Тон Одрейд встревожил Шиану. Она ответила на него резким взглядом, который в Сестринстве называют «БГ безмятежный», и едва ли во всей Вселенной можно было найти более безмятежной маскировки, чем в этом взгляде. Это был не просто барьер, это было нечто. Любое отклонение от этой маски было для нее разрушительным. Сама по себе она была оскорблением. Шиана тут же поняла это и рассмеялась.
— Я знала, что ты придешь спрашивать! Беседа с Дунканом, верно? — Пожалуйста, Великая Мать! Не отрицайте этого.
— Совершенно, Шиана.
— Он хочет, чтобы кто-нибудь защитил его в случае нападения Чтимых Матр.
— И все? — Она что, держит меня за набитую дуру?
— Нет. Его интересует информация о наших намерениях в случае нападения Чтимых Матр.
— Что ты сказала ему?
— Все, что могла. — Правда — мое единственное оружие. Мне надо отвлечь ее.
— Ты разделяешь его мысли, Шиана?
— Да!
— И я тоже.
— Но не Там и не Белл?
— Мои осведомители сообщают, что сейчас Беля готова терпеть его.
— Белл? Терпеть?
— Ты неверно оценила ее, Шиана. Это — твой порыв, — Она что-то скрывает. Что ты сделала, Шиана?

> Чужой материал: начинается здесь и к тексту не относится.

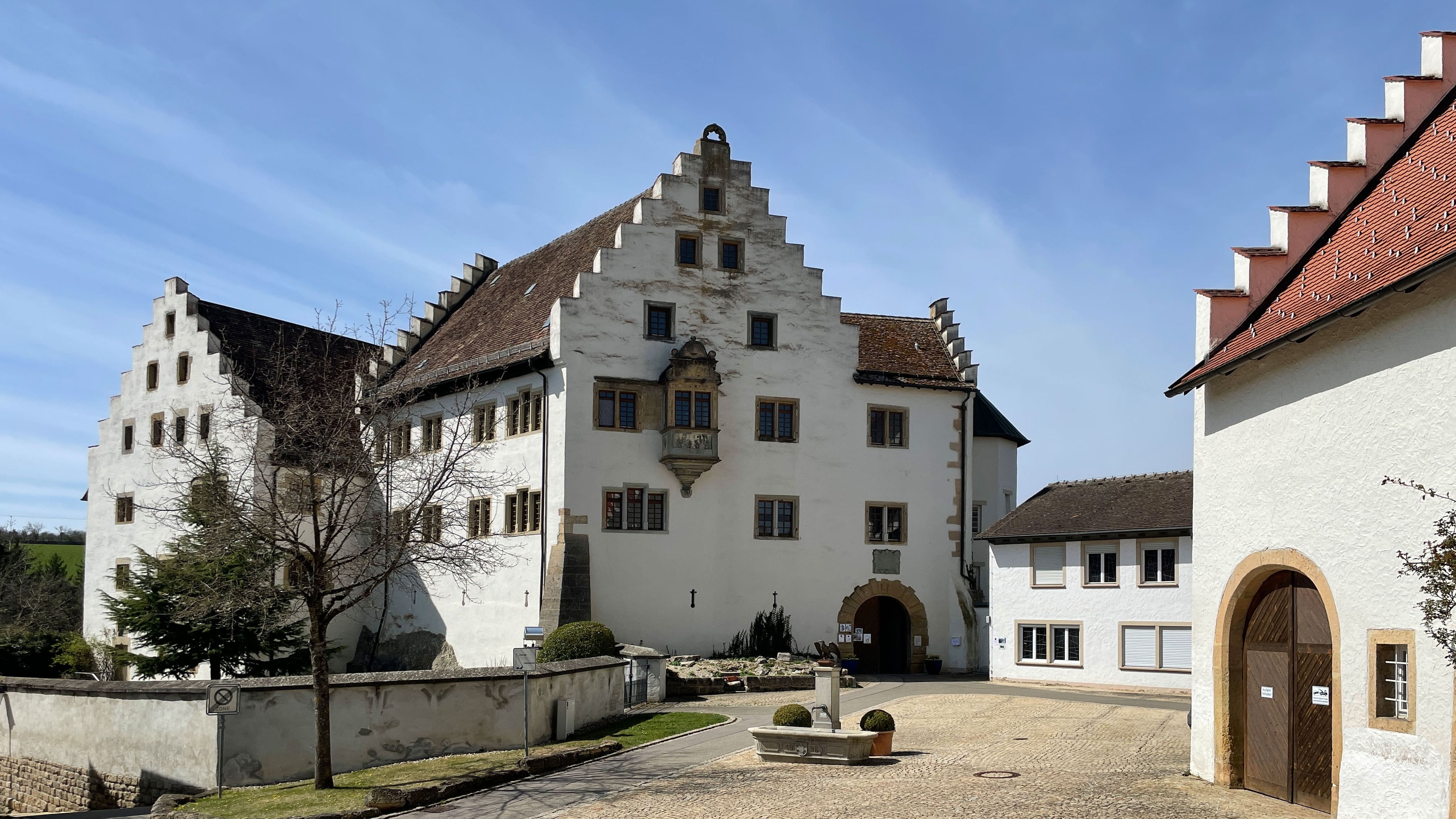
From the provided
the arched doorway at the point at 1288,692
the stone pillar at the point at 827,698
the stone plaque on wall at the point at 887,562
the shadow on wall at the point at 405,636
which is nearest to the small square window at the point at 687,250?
the stone plaque on wall at the point at 887,562

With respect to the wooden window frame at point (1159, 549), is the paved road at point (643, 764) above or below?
Result: below

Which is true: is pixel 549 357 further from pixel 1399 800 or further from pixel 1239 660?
pixel 1399 800

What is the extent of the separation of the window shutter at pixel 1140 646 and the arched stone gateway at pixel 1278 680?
17814 millimetres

— Шиана, ты думаешь, что сработаешься с Белл?
— Потому что я надоедаю ей? — Работать с Белл? Что она имеет в виду? Не Белл должна возглавлять этот проклятый проект Миссионарии!

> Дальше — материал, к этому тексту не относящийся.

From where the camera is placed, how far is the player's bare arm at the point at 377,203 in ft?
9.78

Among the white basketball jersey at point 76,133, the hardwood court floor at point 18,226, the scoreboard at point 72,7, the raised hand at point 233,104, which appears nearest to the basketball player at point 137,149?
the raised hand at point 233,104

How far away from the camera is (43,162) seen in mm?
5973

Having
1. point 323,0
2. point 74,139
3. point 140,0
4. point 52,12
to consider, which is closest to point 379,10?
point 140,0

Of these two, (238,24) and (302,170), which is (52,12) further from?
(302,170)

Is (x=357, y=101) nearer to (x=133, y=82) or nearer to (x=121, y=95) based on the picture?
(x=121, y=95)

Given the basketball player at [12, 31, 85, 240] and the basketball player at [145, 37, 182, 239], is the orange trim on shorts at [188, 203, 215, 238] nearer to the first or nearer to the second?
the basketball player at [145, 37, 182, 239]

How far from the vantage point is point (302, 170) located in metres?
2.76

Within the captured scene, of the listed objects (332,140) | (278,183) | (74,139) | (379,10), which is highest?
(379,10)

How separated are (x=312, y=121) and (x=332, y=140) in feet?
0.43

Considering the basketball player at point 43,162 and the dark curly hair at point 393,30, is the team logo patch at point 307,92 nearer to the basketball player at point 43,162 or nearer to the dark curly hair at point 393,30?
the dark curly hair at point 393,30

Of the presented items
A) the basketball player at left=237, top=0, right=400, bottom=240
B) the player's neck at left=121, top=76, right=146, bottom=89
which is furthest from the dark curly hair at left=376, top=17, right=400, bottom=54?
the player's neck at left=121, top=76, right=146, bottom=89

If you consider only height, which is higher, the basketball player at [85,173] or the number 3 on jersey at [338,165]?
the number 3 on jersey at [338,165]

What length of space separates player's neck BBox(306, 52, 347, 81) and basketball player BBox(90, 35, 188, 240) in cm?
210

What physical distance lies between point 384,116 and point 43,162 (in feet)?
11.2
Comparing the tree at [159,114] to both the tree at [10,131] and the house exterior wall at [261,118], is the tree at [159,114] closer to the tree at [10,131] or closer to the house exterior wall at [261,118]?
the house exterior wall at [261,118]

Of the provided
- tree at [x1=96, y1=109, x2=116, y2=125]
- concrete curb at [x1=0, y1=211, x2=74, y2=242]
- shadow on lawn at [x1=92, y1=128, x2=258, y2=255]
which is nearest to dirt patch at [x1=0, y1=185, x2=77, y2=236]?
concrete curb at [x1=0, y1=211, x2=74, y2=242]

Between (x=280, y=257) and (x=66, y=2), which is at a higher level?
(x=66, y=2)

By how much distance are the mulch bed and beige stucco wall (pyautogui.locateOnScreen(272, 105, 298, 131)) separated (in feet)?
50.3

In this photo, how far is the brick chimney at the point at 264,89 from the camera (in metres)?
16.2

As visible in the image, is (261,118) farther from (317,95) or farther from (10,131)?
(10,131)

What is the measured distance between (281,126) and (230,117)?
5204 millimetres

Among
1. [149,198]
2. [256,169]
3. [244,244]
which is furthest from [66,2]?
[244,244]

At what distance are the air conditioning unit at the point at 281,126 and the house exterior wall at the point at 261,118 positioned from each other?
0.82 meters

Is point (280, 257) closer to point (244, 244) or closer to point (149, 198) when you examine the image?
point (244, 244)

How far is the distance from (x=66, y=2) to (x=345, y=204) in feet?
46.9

Уголки рта Одрейд слегка подергивались. Очередная выходка? Неужели?
Шиана была главным предметом сплетен в столовых Централа. Рассказы о том, как она надоедала Воспитательницам (особенно Белл) и весьма детальные отчеты об обольщениях, вскармливаемые сравнениями с Чтимыми Матрами, принесенными Мурбеллой, были приправлены спайсом почище еды. Одрейд слышала обрывки разговоров не далее, как два дня назад. «Она сказала: (Я воспользовалась методом „позволь мне дурно вести себя“. Очень действует на мужчин, считающих, что они выгуливают тебя по дорожке в саду)».
— Надоедаешь? Ты правильно выразилась, Шиана?
— Подходящее слово: видоизменить, борясь с заложенными склонностями.
И в тот самый момент, когда с губ слетели слова, Шиана поняла, что допустила промах.
Одрейд почувствовала напряженную тишину. Видоизменить? Взгляд ее вернулся к той странной черной груде в углу. Она посмотрела на нее с отрешенностью, которая удивила ее.
Зрелище захватывало. Она попыталась найти согласованность, какую-то подсказку. Но не смогла, даже напрягшись до предела. И в этом цель.
— Оно называется «Пустота», — сказала Шиана.
— Твое? — Пожалуйста, Шиана. Скажи нет. Скажи, что автор там, куда мне не добраться.
— Я создала это ночью неделю назад.
А черный плаз — единственная видоизмененная тобою вещь?
— Изумительное замечание по поводу искусства в целом.
Но не искусства в частности.
У меня есть связанная с тобою Шиана проблема. Ты тревожишь некоторых сестер, — И меня. Есть в тебе дикий пунктик, который мы никак не найдем. Генные следы Атридесов, которые Дункан предложил поискать, заложены в твоих клетках. Что они дают тебе?
— Тревожу Сестер?
— Особенно когда они вспоминают, что ты — моложе всех, когда-либо прошедших Агонию.
— Ну, кроме Отклонений.
— И ты что, тоже?
— Великая Мать? — Она никогда умышленно не ранила моих чувств просто так.
— Ты прошла через Агонию, влекомая своей непокорностью.
— А может лучше сказать, что я воспротивилась зрелому совету. — Юмор иногда смущал ее.
В дверях появилась Престер, помощница Шианы. Она постукивала по стене, пока на нее не обратили внимания.
— Вы велели мне немедленно сообщить вам о возвращении поисковой бригады.
— О чем они сообщают?
Облегчение в голосе Шианы?
— Бригада номер восемь хочет, чтобы взглянули на их результаты.
— Они всегда этого хотят!
Интонация Шианы была подчеркнуто разочарованной:
— Не хотите ли взглянуть со мной на их результаты, Великая Мать?
— Я подожду здесь.
— Я ненадолго.
— Когда они ушли, Одрейд подошла к западному окну: ясный вид на лежащую за крышами новорожденную пустыню. Маленькие дюны. Почти закат и сухая жара, так напоминающая о Дюне.
Что скрывает Шиана?
Молодой парень, почти мальчик, загорал голышом на соседней крыше, лежа кверху животом на матрасе цвета морской волны, набросив на лицо золотое полотенце. Загар у него был бронзовым, под цвет полотенца и рыжеватых волос. Ветерок приподнял уголок полотенца, забросив его на лицо. Устало двинулась вялая рука и восстановила покров.